And by that night’s express he left in a luxurious sleeping-berth for Moscow where, truth to tell, the Countess Ignatieff was awaiting him.

The only “call” the licentious blackguard had received was the news that two very prepossessing young girls, named Vera and Xénie, daughters of the late Baroness Koulomzine, of Moscow, had expressed their desire to Countess Ignatieff to join the secret cult. The Countess had shown him their photographs and the libertine, in pretence of performing a pilgrimage, travelled to Moscow in order to initiate them. Next day, at the Convent of the Ascension, where the libertine had spent the night, he interviewed the two young gentlewomen. Before an ikon with flowers upon the altar and in the presence of the Lady-Superior, he exorcised their sins according to his prescribed rite.

It was a strange scene. The penitents in the dimly-lit chapel each touched their forehead and breast with thumb and forefinger, gazing immobile and fascinated at the miracle-working “Master,” their lips moving in proper response to the prayers of the Heaven-sent confessor.

At what subsequently transpired I can only hint. According to the official report before me the girls confessed to two officers, their half-brothers, that after the benediction the verminous monk induced them both to go to the Turkish baths together, for “purification” as he put it.

Well, the mock-monk found himself under arrest, and only by the most strenuous efforts of the Countess Ignatieff was he released, after spending forty hours in a cell.

But Rasputin merely smiled. He knew his own power. Next day he returned to Petrograd, and within twelve hours of his arrival Plestcheff, Chief of Police of Moscow, had, at the instance of the Empress, been relieved of his post in disgrace.

Rasputin’s exploits in Moscow brought him very nearly to disaster.

Master-criminal that he was and as my intention is to show, he calmly reviewed his position, and saw that by cleverly playing his cards—now that the Empress and her easily gulled Court had become so completely enthralled by his “wonder-working”—he might assume his own position as the most powerful man in the Empire.

His personal magnetism is indisputable. I can personally vouch for that. On the occasion when I met him in that grey cold repellent village on the Arctic shore, I myself felt that there was something strangely indescribable, something entirely uncanny about the fellow. Those grey eyes were such as I had never before seen in all my long cosmopolitan experience. In those moments when we had exchanged greetings and bowed to each other he seemed to hold me beneath a weird curious spell. He was demon rather than man. Therefore I can quite conceive that the ordinary Russian woman of any class would easily succumb to his blasphemous advances and his assertions that he was possessed of a divinity as the deliverer of Russia.
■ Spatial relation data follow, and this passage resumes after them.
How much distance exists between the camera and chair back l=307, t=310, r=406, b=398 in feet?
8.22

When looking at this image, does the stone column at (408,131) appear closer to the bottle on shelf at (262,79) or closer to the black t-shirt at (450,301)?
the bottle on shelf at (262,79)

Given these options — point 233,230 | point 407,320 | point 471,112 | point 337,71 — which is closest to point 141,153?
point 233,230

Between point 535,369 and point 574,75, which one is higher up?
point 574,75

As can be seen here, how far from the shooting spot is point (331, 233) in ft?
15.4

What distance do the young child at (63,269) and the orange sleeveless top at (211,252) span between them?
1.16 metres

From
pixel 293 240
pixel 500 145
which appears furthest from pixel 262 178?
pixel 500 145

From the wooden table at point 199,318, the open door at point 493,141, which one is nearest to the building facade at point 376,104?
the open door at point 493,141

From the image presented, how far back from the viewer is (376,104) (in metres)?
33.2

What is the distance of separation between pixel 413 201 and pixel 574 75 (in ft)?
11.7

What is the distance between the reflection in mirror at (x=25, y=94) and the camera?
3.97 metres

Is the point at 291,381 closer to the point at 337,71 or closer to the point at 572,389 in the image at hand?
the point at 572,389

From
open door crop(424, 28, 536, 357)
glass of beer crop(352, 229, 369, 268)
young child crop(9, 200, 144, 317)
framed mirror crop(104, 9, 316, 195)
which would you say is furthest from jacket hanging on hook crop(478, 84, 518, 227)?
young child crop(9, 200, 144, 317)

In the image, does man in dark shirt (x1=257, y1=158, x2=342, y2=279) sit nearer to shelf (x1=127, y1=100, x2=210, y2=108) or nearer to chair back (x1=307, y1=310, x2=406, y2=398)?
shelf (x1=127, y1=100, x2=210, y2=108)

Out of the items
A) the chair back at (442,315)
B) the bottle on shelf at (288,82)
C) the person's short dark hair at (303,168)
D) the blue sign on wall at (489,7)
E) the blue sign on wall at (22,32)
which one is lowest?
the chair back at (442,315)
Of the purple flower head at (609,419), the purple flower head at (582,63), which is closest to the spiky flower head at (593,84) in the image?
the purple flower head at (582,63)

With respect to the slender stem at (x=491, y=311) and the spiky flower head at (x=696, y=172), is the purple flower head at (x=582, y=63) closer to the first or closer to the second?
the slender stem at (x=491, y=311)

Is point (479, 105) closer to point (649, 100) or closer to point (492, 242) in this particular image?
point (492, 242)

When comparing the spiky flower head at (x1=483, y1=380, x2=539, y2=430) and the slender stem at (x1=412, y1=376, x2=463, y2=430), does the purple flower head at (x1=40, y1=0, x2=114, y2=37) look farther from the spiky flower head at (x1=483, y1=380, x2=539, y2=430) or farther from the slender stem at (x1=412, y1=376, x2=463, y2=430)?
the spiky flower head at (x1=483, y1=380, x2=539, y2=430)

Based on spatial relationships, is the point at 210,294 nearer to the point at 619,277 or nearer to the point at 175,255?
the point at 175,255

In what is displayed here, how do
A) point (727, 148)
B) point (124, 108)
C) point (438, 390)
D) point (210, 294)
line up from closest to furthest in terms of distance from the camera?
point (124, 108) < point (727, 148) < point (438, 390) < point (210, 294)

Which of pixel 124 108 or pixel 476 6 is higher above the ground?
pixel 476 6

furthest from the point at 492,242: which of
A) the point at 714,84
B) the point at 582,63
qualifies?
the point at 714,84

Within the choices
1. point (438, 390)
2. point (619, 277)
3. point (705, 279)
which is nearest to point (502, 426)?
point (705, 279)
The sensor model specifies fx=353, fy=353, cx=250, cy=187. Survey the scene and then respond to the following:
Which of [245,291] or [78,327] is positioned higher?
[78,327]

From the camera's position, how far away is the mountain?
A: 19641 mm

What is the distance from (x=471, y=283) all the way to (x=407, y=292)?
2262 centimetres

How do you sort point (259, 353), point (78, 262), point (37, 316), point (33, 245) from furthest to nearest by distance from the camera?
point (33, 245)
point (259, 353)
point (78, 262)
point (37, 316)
Within the Russian soul, two centuries behind the times, of to-day, mysticism is still innate, and the mock-monk had already proved up to the hilt to his own complete satisfaction that, by pretending to fast, yet having a good square meal in secret; by pretending to make pilgrimages—but really throwing off his monkish “habits” and as a gay man about town taking a joy-ride in a motor car—and by crossing himself continuously and bowing low before every ikon at which he secretly sneered, he could gull the average woman whether she wore pearls or tended the pigs.

Rasputin, a low-born immoral brute, by reason of the discovery of his own hypnotic powers, treated womenkind with the most supreme and utter contempt, and it seems that while clearly masquerading beneath that cloak of extreme piety and aided by his gardener-friend, the Bishop Teofan—a fellow-adventurer from Pokrovsky—he resolved after his Moscow adventure, to make a bold bid for further power.